• Set exercise:
In the rows below, locate each line that contains the word "which", matching case exactly, and copy those lines.

-------- Material supplied --------

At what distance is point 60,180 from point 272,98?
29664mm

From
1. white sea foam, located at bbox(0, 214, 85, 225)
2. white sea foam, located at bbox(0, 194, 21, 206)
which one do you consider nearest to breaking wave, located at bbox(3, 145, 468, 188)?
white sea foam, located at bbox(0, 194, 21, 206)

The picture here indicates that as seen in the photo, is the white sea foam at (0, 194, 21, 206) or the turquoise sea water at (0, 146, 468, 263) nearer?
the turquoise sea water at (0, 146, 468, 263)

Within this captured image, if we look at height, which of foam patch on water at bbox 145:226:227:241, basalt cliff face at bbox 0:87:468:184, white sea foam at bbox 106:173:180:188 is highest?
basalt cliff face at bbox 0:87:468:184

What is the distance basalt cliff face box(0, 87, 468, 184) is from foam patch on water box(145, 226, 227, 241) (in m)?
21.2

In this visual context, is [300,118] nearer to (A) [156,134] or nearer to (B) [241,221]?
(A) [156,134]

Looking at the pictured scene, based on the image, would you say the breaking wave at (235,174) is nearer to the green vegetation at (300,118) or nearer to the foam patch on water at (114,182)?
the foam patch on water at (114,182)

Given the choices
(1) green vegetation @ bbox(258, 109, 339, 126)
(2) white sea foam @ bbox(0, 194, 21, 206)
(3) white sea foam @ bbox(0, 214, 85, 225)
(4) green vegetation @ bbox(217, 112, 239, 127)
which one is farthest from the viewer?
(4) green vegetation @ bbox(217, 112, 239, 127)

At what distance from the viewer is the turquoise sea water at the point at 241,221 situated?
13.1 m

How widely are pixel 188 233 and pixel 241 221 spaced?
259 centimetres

--------

• Exercise result:
which one do you consider nearest to breaking wave, located at bbox(3, 145, 468, 188)?
Within this captured image, if we look at height, which of foam patch on water at bbox 145:226:227:241, basalt cliff face at bbox 0:87:468:184, white sea foam at bbox 106:173:180:188 is highest?
which one is farthest from the viewer?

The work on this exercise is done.